Nell’incontrovertibile distanza tra autorità e autorevolezza, tra libertà e responsabilità  in entrambi casi siamo siamo certi di voler ricondurre i fatti ad una questione di libertà di pensiero, di libertà di diritto a manifestare soprattutto il dissenso, nell’esercizio pacifico, anche a voler essere privi di formale “autorizzazione”.
Studenti percepiti come temibili provocatori, e non come predicati speculari di un diritto di parola, del senso morale nell’assiologia della libertà, come vera sostanziale vocazione alla libertà che la giovinezza acclama e rivendica tutta per sé.
È noto che responsabilità morale e giuridica sovente non è perfettamente coincidente, così come possono risultare divergenti  sfera morale e sfera del diritto, malgrado sovrapposizioni ed elementi comuni. In entrambi i casi per  morale e diritto rimandano sempre agli obblighi, che evocano sempre piuttosto agevolmente giocoforza con le prescrizioni.
Stavolta il riferimento punta ancor più al riconoscimento dei diritti che la libertà determina, e vale doppio, proprio perché sono studenti, a cui insegniamo cos’è il diritto alla libertà di pensiero, d’espressione, l’esercizio al dissenso e alla libertà sociale oltre che politica e religiosa.  A questi stessi studenti spieghiamo la Storia e la Filosofia, oltre che l’educazione Civica trasversale a numerose altre discipline, per convincerli che libertà e diritti rappresentano i pilastri attorno ai quali, dentro e fuori la scuola, devono riuscire a individuare e applicare le regole della convivenza sociale in un democratico concitarsi dalle inferenze etico-politiche, che passa sempre per l’affermazione delle libertà costituzionali.

(Righe di un dataset)
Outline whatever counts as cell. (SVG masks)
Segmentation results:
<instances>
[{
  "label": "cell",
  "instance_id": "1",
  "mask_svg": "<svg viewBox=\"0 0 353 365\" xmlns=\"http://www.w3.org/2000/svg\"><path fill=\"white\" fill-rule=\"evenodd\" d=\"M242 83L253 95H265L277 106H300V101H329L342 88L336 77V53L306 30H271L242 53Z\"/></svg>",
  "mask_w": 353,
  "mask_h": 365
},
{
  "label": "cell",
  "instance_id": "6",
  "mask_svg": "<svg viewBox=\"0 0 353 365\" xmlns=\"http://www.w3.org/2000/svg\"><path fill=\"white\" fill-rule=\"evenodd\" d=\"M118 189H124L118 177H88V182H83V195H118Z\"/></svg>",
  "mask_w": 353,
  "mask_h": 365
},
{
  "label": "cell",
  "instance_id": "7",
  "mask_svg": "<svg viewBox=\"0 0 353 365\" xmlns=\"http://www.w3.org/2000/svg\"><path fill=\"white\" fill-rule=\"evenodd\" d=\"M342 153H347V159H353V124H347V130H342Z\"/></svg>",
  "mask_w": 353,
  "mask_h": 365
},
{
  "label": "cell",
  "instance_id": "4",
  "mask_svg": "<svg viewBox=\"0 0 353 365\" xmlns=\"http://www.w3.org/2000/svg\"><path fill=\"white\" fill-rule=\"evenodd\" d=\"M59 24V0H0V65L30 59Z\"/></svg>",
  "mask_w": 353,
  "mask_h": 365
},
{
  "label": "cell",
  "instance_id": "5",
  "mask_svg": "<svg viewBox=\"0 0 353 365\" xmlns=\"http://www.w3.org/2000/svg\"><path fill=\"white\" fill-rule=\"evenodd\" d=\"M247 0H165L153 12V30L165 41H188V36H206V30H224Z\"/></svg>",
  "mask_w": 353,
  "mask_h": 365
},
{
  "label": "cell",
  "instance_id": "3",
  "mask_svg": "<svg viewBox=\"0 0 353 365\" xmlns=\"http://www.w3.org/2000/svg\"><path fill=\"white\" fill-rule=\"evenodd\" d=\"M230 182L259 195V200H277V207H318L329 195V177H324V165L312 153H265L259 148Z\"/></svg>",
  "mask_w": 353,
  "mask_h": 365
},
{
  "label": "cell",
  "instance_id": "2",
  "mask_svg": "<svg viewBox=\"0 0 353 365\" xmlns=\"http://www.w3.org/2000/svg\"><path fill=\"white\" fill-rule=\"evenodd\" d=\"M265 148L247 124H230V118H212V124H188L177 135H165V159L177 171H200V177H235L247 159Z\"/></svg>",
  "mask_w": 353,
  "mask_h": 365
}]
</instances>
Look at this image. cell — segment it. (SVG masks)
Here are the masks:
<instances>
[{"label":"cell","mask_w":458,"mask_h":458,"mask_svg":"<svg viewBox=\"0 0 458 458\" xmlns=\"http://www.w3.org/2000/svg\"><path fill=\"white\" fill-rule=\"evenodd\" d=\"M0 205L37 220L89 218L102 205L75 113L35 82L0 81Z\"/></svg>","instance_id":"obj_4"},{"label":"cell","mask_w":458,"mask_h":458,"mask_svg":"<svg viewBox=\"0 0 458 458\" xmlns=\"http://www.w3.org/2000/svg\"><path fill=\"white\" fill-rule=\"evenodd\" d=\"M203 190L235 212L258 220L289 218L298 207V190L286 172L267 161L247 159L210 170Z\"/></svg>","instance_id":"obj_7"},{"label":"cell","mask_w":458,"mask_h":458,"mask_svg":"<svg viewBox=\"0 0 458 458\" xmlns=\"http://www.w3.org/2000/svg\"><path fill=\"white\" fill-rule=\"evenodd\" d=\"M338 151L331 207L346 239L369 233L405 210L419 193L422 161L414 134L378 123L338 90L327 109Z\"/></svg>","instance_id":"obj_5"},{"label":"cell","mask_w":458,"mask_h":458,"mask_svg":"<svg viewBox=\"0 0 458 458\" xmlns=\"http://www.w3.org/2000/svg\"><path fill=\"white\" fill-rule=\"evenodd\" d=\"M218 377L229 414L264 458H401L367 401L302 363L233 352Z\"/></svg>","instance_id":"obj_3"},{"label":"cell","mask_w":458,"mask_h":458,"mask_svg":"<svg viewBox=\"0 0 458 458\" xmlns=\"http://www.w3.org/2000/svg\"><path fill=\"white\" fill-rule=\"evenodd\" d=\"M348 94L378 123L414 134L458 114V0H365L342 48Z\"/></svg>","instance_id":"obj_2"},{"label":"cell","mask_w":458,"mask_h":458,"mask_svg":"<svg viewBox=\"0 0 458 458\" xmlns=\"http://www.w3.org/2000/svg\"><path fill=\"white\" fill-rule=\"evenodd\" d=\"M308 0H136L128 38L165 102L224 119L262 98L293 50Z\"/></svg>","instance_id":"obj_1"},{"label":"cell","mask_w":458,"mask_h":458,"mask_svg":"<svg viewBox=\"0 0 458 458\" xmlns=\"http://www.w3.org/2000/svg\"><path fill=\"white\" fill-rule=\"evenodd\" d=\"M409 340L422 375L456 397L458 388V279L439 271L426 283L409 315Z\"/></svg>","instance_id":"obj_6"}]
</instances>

---

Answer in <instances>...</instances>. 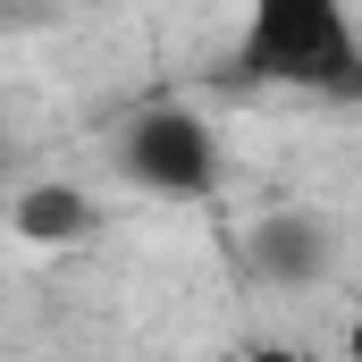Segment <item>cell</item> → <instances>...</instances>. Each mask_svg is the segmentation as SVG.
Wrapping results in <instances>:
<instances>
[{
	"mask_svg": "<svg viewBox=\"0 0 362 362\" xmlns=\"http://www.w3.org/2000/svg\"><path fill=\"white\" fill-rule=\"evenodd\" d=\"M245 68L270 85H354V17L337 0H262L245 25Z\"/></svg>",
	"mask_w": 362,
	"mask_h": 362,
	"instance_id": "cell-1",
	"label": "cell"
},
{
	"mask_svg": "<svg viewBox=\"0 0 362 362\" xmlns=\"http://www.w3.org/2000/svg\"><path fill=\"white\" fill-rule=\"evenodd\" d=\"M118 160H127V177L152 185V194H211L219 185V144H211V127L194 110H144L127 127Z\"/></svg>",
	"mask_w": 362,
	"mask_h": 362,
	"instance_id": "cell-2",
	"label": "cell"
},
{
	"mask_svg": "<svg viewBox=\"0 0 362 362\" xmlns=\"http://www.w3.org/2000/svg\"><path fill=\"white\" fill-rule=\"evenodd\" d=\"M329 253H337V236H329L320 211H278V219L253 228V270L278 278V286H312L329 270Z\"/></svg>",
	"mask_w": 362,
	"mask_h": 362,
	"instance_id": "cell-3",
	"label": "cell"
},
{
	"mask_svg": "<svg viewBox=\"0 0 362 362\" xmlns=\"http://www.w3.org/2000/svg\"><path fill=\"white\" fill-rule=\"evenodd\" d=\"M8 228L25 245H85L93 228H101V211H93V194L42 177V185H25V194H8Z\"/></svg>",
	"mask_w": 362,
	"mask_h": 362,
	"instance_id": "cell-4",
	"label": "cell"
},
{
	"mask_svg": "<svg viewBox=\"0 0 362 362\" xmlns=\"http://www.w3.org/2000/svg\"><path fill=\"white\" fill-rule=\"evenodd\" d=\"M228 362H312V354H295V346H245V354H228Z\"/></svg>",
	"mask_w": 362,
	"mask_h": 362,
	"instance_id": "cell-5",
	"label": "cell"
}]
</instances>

> **Consegna**
Restituisci il testo fornito per intero, senza alcuna modifica. Basati soltanto sul testo fornito.

> **Soluzione**
Nell’incontrovertibile distanza tra autorità e autorevolezza, tra libertà e responsabilità  in entrambi casi siamo siamo certi di voler ricondurre i fatti ad una questione di libertà di pensiero, di libertà di diritto a manifestare soprattutto il dissenso, nell’esercizio pacifico, anche a voler essere privi di formale “autorizzazione”.
Studenti percepiti come temibili provocatori, e non come predicati speculari di un diritto di parola, del senso morale nell’assiologia della libertà, come vera sostanziale vocazione alla libertà che la giovinezza acclama e rivendica tutta per sé.
È noto che responsabilità morale e giuridica sovente non è perfettamente coincidente, così come possono risultare divergenti  sfera morale e sfera del diritto, malgrado sovrapposizioni ed elementi comuni. In entrambi i casi per  morale e diritto rimandano sempre agli obblighi, che evocano sempre piuttosto agevolmente giocoforza con le prescrizioni.
Stavolta il riferimento punta ancor più al riconoscimento dei diritti che la libertà determina, e vale doppio, proprio perché sono studenti, a cui insegniamo cos’è il diritto alla libertà di pensiero, d’espressione, l’esercizio al dissenso e alla libertà sociale oltre che politica e religiosa.  A questi stessi studenti spieghiamo la Storia e la Filosofia, oltre che l’educazione Civica trasversale a numerose altre discipline, per convincerli che libertà e diritti rappresentano i pilastri attorno ai quali, dentro e fuori la scuola, devono riuscire a individuare e applicare le regole della convivenza sociale in un democratico concitarsi dalle inferenze etico-politiche, che passa sempre per l’affermazione delle libertà costituzionali.